--- begin Input material ---

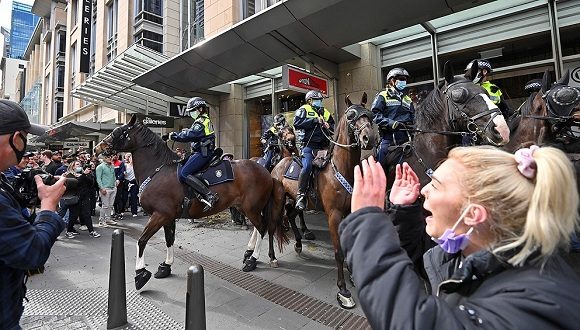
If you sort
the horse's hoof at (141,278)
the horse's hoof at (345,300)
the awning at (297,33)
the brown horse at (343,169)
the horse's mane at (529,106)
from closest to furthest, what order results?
the horse's hoof at (345,300) → the brown horse at (343,169) → the horse's mane at (529,106) → the horse's hoof at (141,278) → the awning at (297,33)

--- end Input material ---

- Problem
Copy the entries above word for word, leaving out the pictures.

- Finished answer
If you sort
the horse's hoof at (141,278)
the horse's hoof at (345,300)
the awning at (297,33)
the brown horse at (343,169)
the horse's mane at (529,106)
from closest to furthest, what order results?
the horse's hoof at (345,300) → the brown horse at (343,169) → the horse's mane at (529,106) → the horse's hoof at (141,278) → the awning at (297,33)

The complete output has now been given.